10.) ‘Spirit Of Radio’ - Rush (from the album ‘Permanent Waves’)
Does anyone not like or at least appreciate this song? From Alex Lifeson’s iconic guitar intro, through the part when Neil Peart’s staccato drums join in (go on, admit it, we’ve all done an Alan Partridge and air drummed to this bit), and the unexpected reggae section, as a song without an obvious chorus, ‘Spirit Of Radio’ just works. It’s accessible techno-rock, and only Rush could bring that off.
11.) ‘Hear About It Later’ – Van Halen (from the album ‘Fair Warning’)
OK, so if I’m having two Rush tracks I’m also going to have two Van Halen tracks, and there’s nothing you can do about it. ‘Fair Warning’ sounds like a 9-track demo that’s been accidentally released as an album. Check out the intro to ‘So This Is Love’ where the level of Michael Anthony’s bass is clearly dragged down on the sliders at 5 seconds in.

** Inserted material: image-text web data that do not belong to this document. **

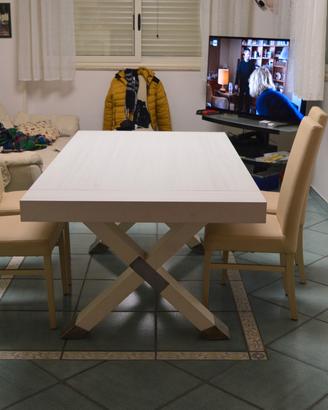 Tavolo moderno + 6 sedie in legno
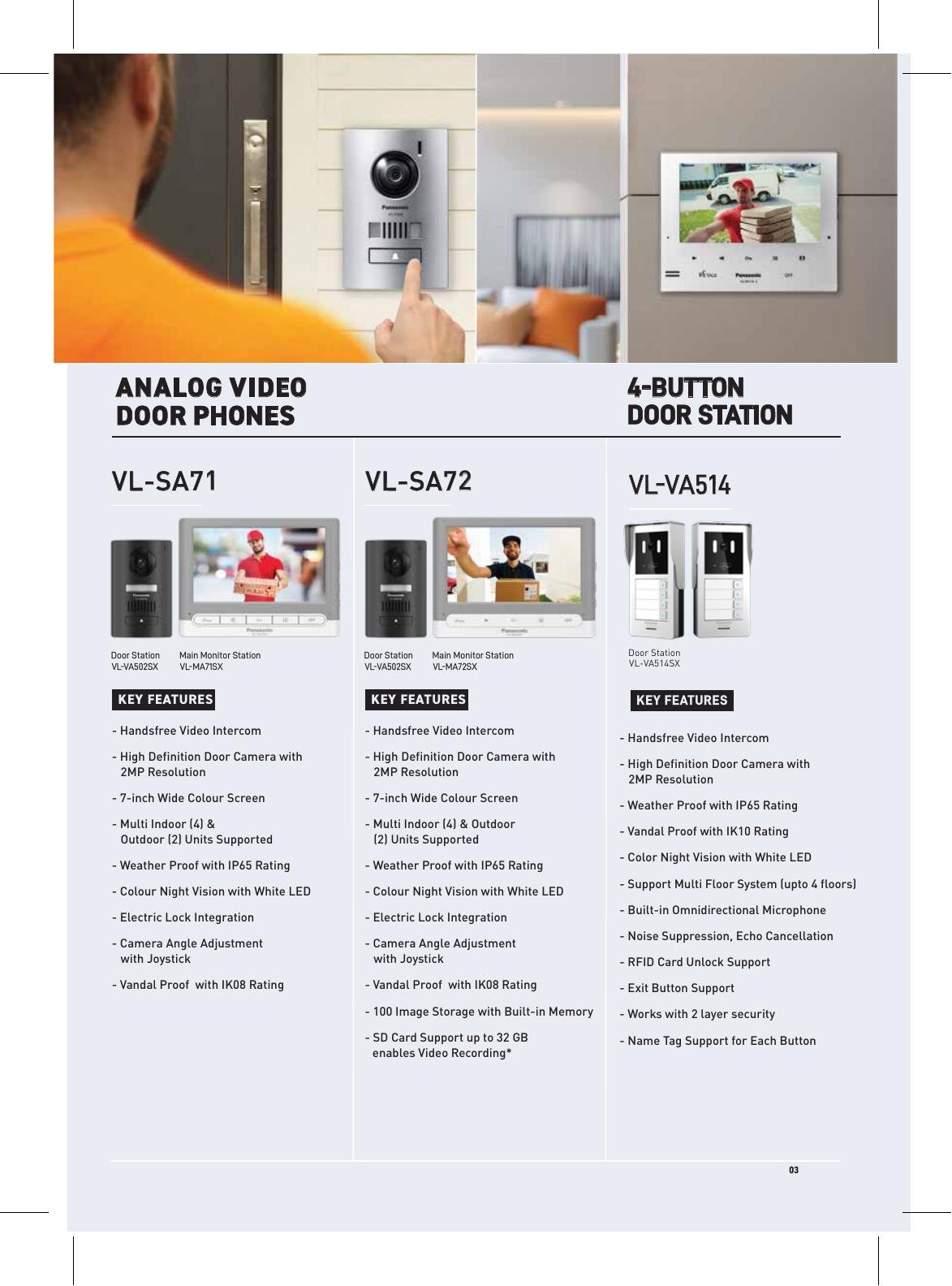 Panasonic analog video door phone products
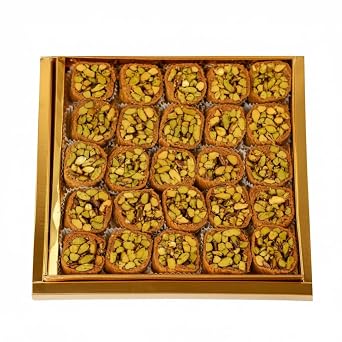 Zaitoune Pistachio Mabrumah Baklava Authentic Middle Eastern Dessert | Premium Gift Box with Rich Pistachio Filling & Crispy Kataifi Layers | Handmade Luxury Arabic Sweet Perfect for Sharing & Gifting 18 oz
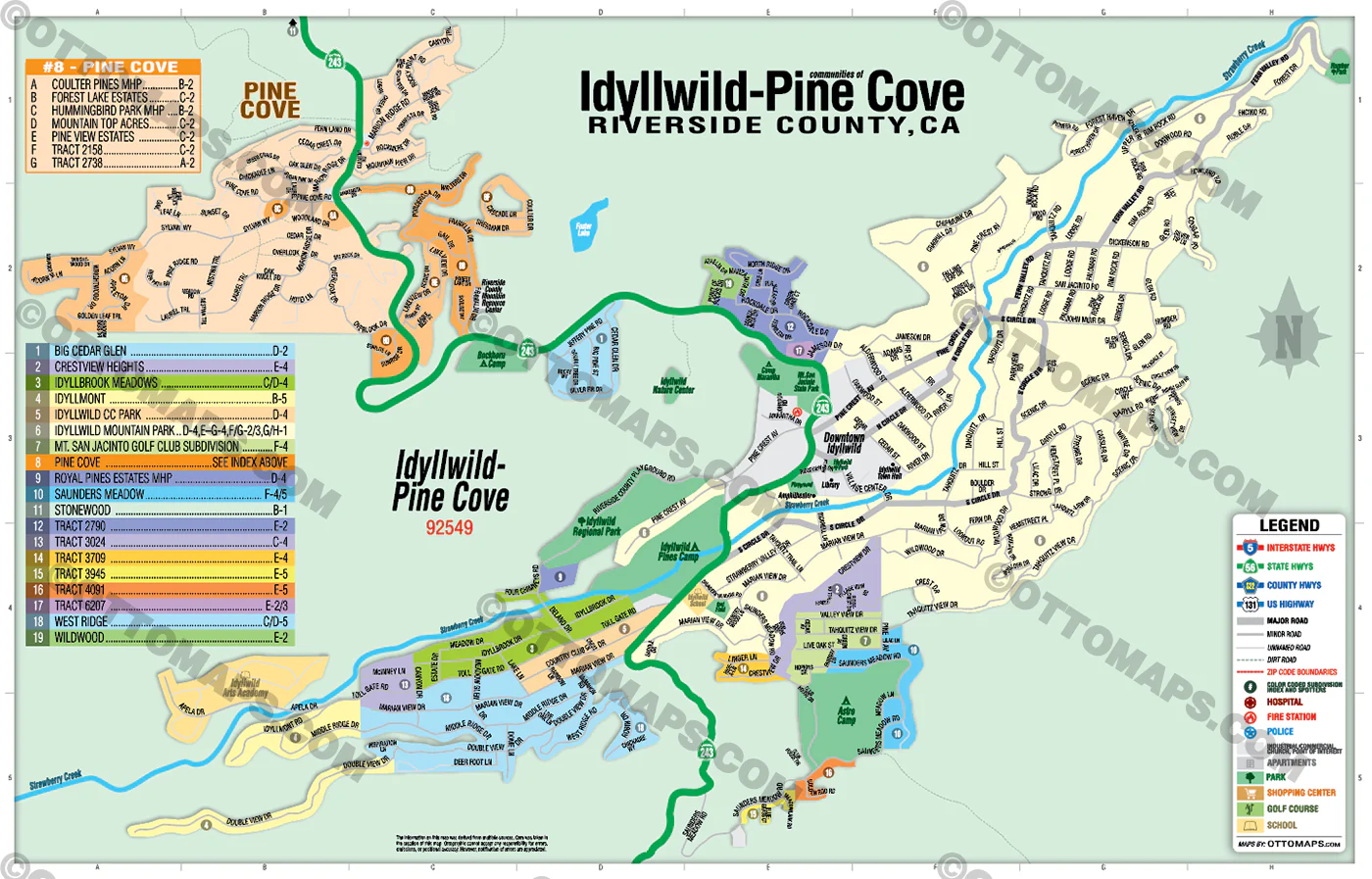 Idyllwild-Pine Cove, Riverside County, CA - FILES - PDF and AI Files, editable, vector, royalty free - Image 2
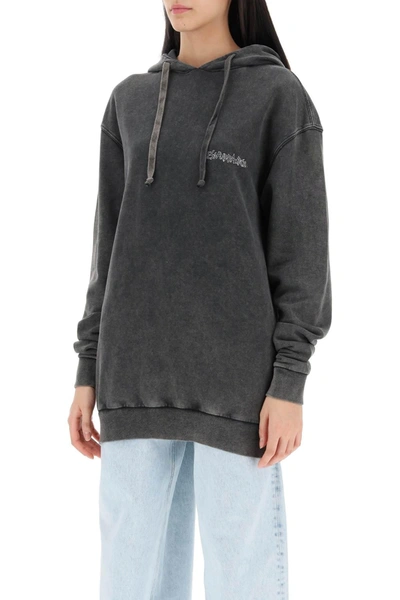 Shop Alessandra Rich Oversized Hoodie With Print And Rhinestones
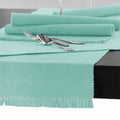 Hoydu Cotton Ribbed Table Runner 45cm x 200cm - Light Turquoise, Machine Washable - SuperSaverAU - view 1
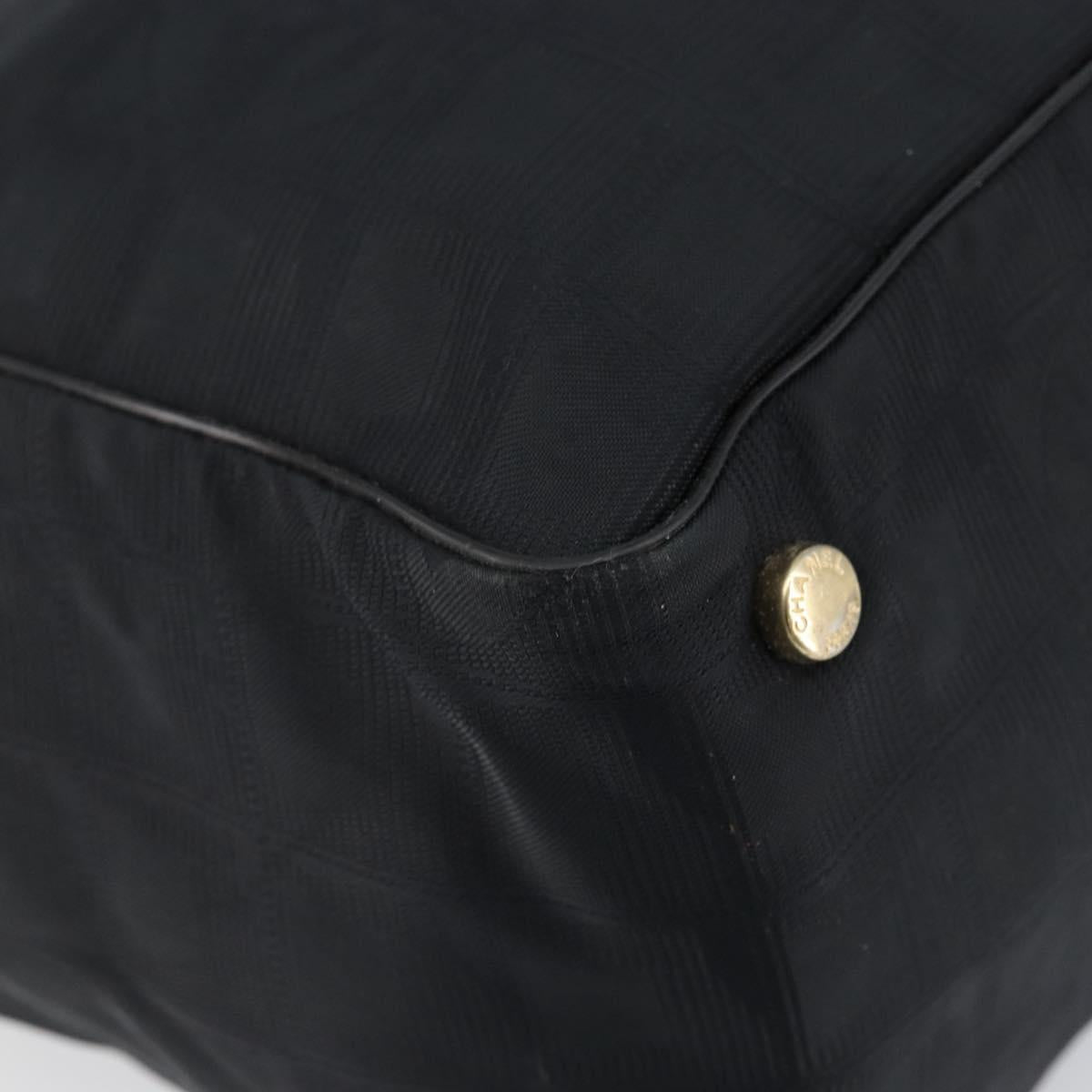 CHANEL New Travel Line Tote Bag Nylon Black gold CC Auth am9694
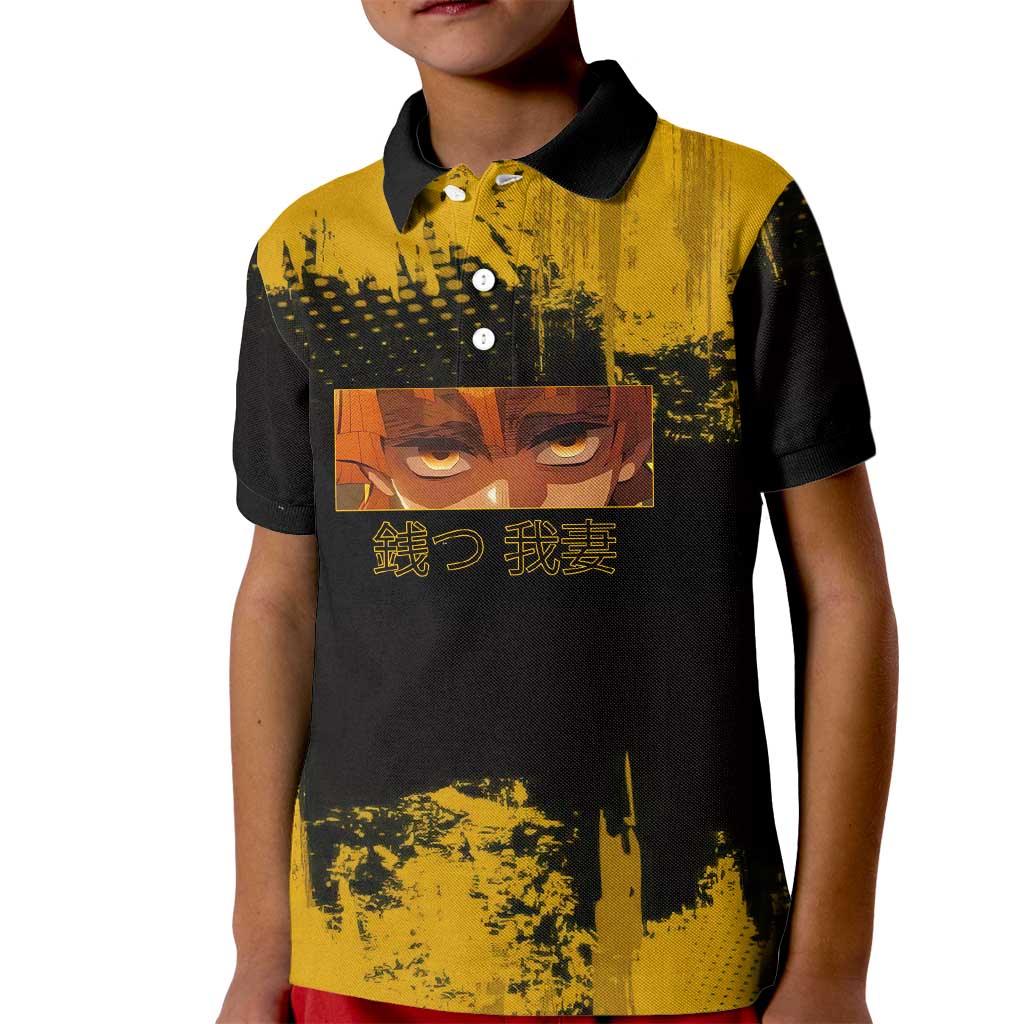 Zenitsu Agatsuma Demon Slayer Yellow Grunge Design Kid Polo Shirt with Lightning Eyes and Bold Pose - The Mazicc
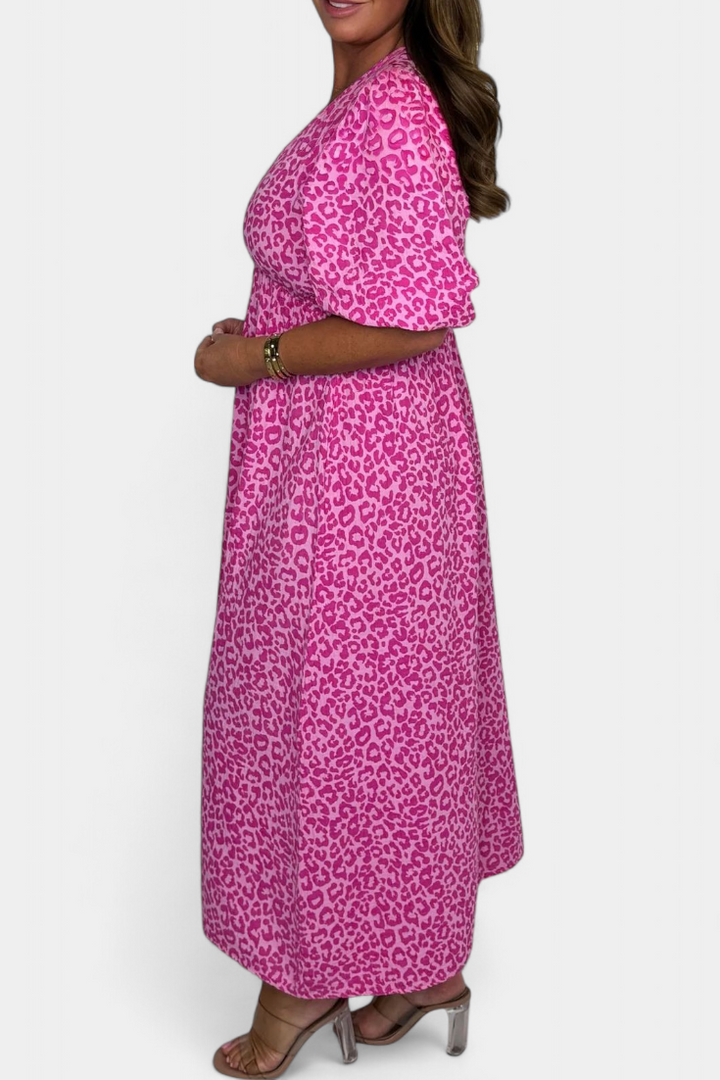 Ercilia Robe Midi avec Imprimé Vibrant et Manches Bouffantes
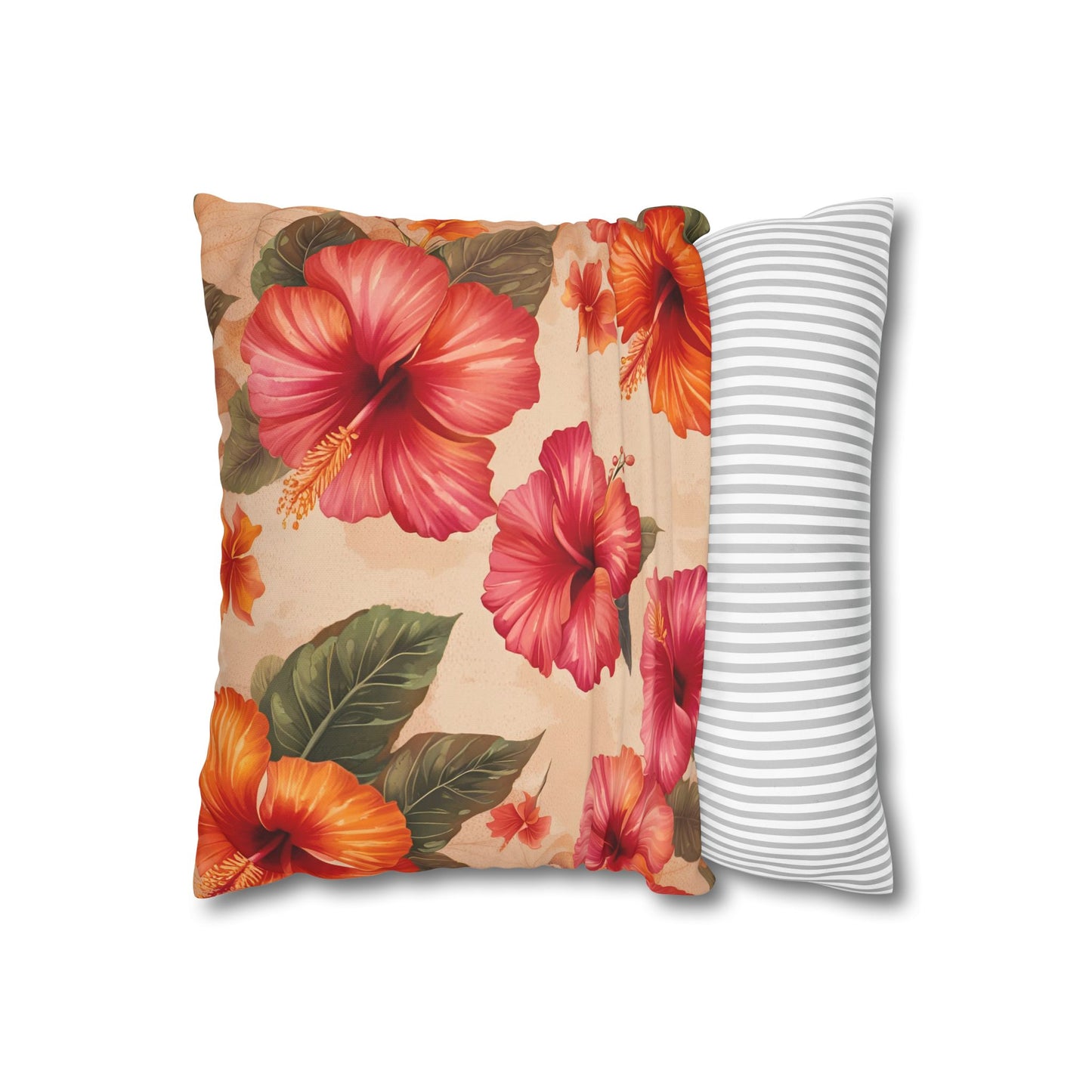 Hibiscus Flowers Pillow Cover front 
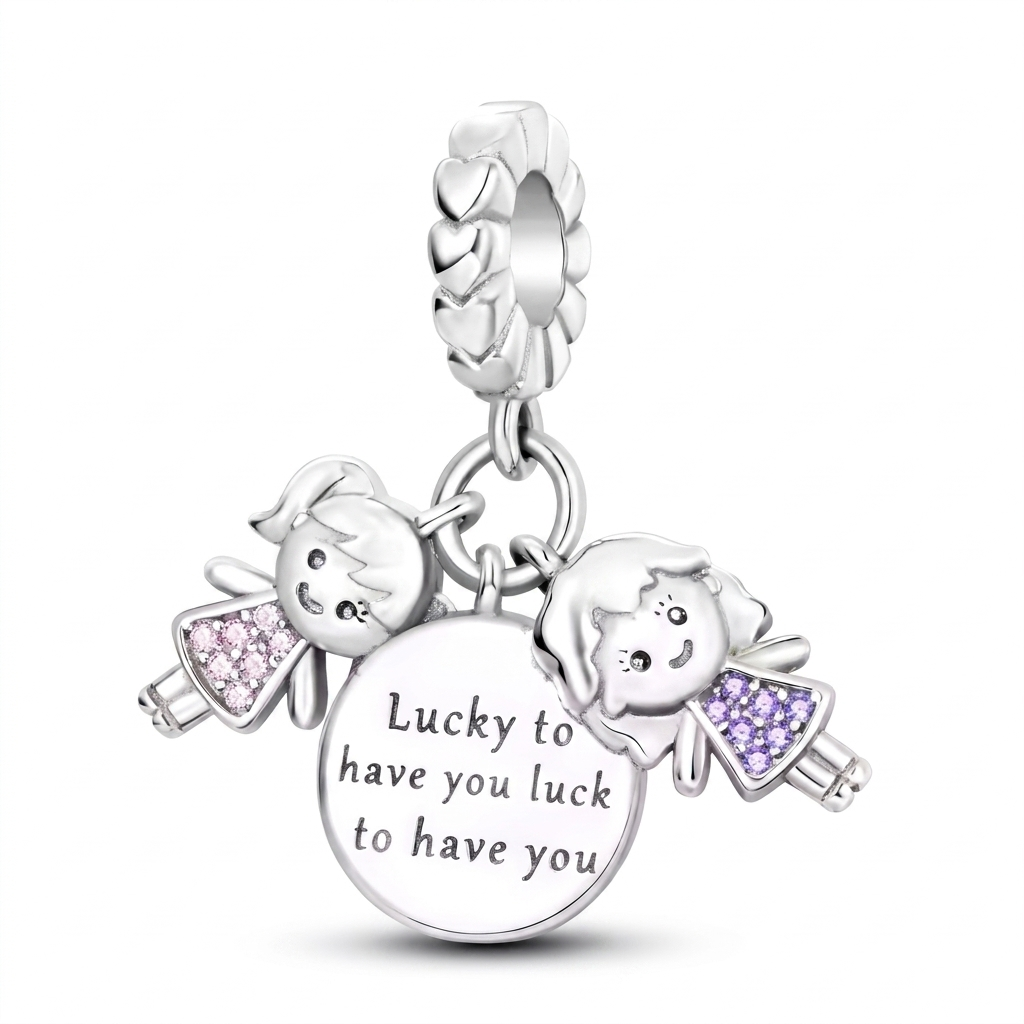 Set de dijes familiares Corazón de Plata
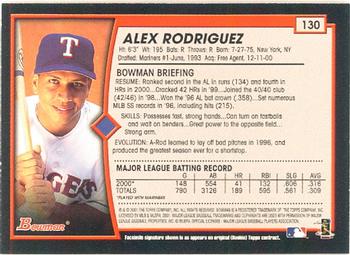 2001 Bowman #130 Alex Rodriguez Back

This is organic recording and minimal “don’t give a fuck” production at its best and proof that you don’t have to be anal to be classic. But I digress. I’ve chosen ‘Hear About It Later’ because the swirling intro guitar sound is possibly my fave ever guitar sound. It’s pure sunshine California.
12.) ‘Girl Can’t Help It’ - Journey (from the album ‘Raised On Radio’)
When it comes to the godfathers of AOR it’s hard to pick a standout track, but this album opener from their 1986 ‘Raised On Radio’ album is like the whole Journey experience rolled into one 3:51 scorcher. It’s got it all.
13.) ‘She Knows’ - Thin Lizzy (from the album ‘Nightlife’)
I thought long and hard about whether or not to include Thin Lizzy. They were my band from the first time I picked up a bass guitar in my first band. I even modelled myself on the great man as bassist/singer in Wildsmith Street and my poor attempt at growing a moustache. But I dunno. I find it hard to listen to a lot of classic Lizzy today. I accept that even saying that is probably a crime, but the only Lizzy I can really enjoy now is their earlier stuff, and specifically the ‘Nightlife’ album, which was the first album to feature the twin guitars of Scott Gorham and Brian Robertson. The later albums rocked, but they weren’t as unfettered and eclectic as this. Perhaps rock success restricted them.